Mais, nous le savons tous, nos pays riches n'ouvrent pas si facilement leurs portes. Très peu passent et parviennent à entamer une nouvelle vie... Beaucoup restent bloqués aux frontières de l'Europe, la Méditerranées formant ce barrage naturel si difficile à franchir.
Avec Maïa, nous sommes partis à la rencontre de ces hommes et femmes, un groupe de migrants, rencontrés dans un camp de Marrakech, capitale du Maroc. La prise de contact n’a pas été facile : elle a lieu dans la rue, au hasard d'une rencontre. Finalement, après quelques échanges, c’est assez naturellement qu’ils nous ont ouvert leur porte.
Grâce à Baka (nom modifié pour éviter toute identification par les autorités et sa famille), nous pénétrons dans un vieil hôtel abandonné. Là vivent (survivent serait plus exact) une quinzaine d’hommes dans ce squat plus ou moins aménagé. Ils sont pour la plupart originaires d’Afrique Noire (Guinée, Sénégal, Côte d'Ivoire…). 
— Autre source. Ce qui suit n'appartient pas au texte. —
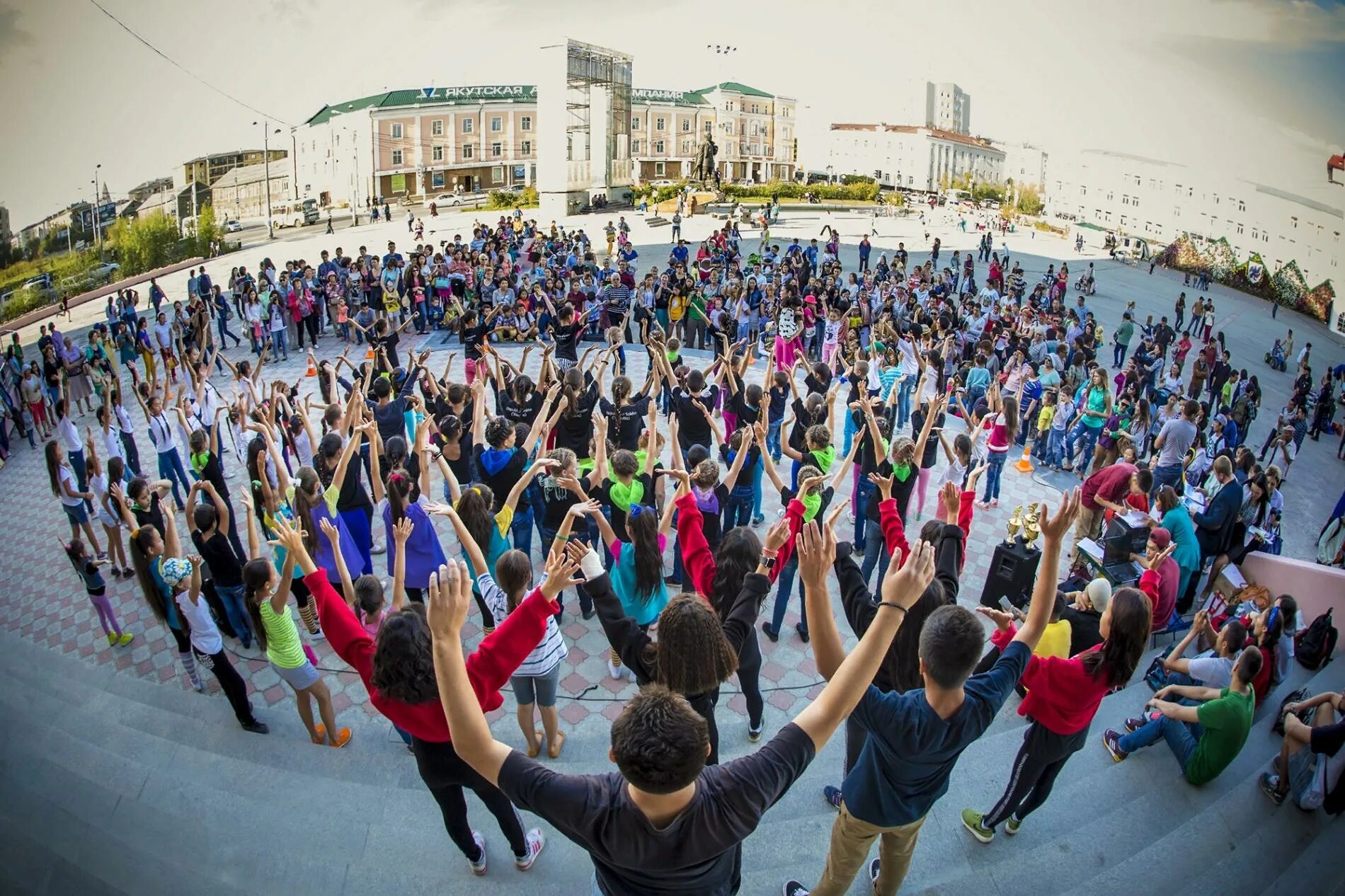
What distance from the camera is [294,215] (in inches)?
1646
Ces photos témoignent de leurs conditions de vie actuelle, entre espoir et attente...
Nous sommes restés avec eux plusieurs jours. Leurs récits et leurs parcours sont tous très poignants. Avec l’Europe comme Eldorado, ces hommes espèrent une vie meilleure en France, en Angleterre ou encore en Espagne.
“Je préfère mourir noyé que de retourner au pays.”
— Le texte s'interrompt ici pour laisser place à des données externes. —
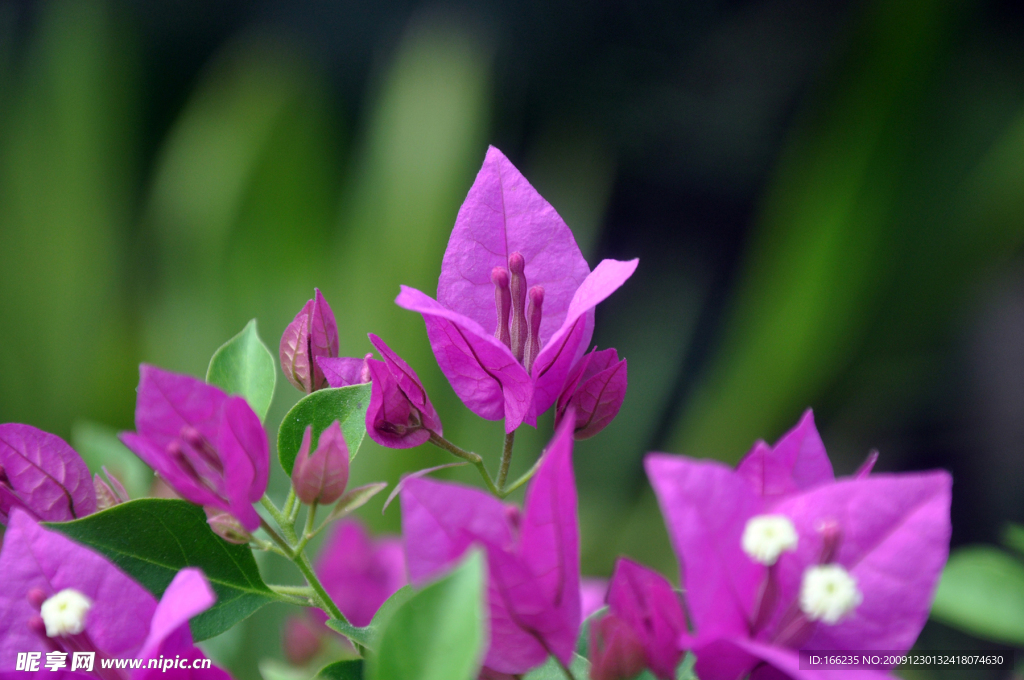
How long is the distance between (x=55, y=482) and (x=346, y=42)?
2722 mm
Ici, au Maroc, ils sont bloqués depuis plusieurs années, 2 à 3 ans voire plus pour certains. Leur but étant de réunir de l'argent et tenter leur chance pour traverser la mer Méditerranée dans des bateaux de fortune.
L’un d’entre eux nous raconte ses tentatives, souvent synonymes d’échecs. Entre le risque de se noyer, se blesser ou encore se faire duper par les passeurs, le chemin est long et dangereux.
Un périple que ces hommes et femmes sont prêts à réaliser au péril de leur vie.